Marketplaces and intermediaries
As seen in other markets, as volumes grow for CDR, trading for removal volumes could coalesce around a small number of major marketplaces in a “winner takes all” dynamic. This dynamic would result from reduced intermediation costs and increased liquidity of the industry operating through a small number of marketplaces. Market intermediaries could earn 9 to 14 percent of estimated CDR market revenues—$40 billion to $140 billion—by 2050, according to the value pools analysis in this report. Marketplaces could aim to attract new and future buyers by moving early to establish a solid reputation for technical expertise, quality assurance, pricing knowledge, and the ability to diversify. Meanwhile, early-moving standards setters that develop high-integrity methodologies for the major CDR technologies could inform the core standard around which the voluntary carbon market for removals operates.
Governments
Governments that move early to support the CDR industry could shore up their domestic removal capacity to align their nationally determined contribution commitments with the Paris Agreement, satisfy other green commitments, and secure national supplies. CDR could be a global opportunity. A variety of CDR solutions means countries could utilize those solutions best suited to their particular geographies: for example, countries with access to low-cost renewable energy could enjoy cost advantages using energy-intensive CDR such as direct air capture. Likewise, countries with significant land-based natural assets could potentially benefit from expanded NBR; and coastal and island states could find emerging blue-carbon solutions afford them advantages. In addition, supporting CDR could provide governments with opportunities to promote skill development and job creation, thereby helping to facilitate a just transition to renewable energy sources.

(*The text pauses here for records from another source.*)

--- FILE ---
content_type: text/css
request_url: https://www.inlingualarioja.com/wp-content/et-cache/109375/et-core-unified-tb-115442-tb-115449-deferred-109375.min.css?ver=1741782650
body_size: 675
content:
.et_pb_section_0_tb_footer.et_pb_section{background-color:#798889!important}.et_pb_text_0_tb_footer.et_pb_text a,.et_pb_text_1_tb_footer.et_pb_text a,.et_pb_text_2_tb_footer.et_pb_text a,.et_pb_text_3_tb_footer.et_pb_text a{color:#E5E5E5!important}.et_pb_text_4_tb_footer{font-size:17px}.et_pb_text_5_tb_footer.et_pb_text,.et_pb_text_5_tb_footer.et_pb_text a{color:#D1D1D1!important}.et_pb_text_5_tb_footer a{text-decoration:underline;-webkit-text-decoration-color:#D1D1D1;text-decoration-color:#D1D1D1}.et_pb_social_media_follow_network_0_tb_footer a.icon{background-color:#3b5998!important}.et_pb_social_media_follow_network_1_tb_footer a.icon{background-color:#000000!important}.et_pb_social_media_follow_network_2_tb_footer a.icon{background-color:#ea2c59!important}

Based on our analysis, CDR capabilities may become a core strategic concern for governments, investors, and businesses alike. This report offers analysis of the market potential for CDR, potential actions to scale CDR rapidly, and opportunities for near- and long-term advantages for early-moving CDR stakeholders. By reflecting on the analysis and data presented here, business leaders can gain a foundational understanding of CDR and how it may factor into their organizations’ net-zero strategies and overall goals. Bold actions taken today can scale CDR capacity to meet global net-zero requirements.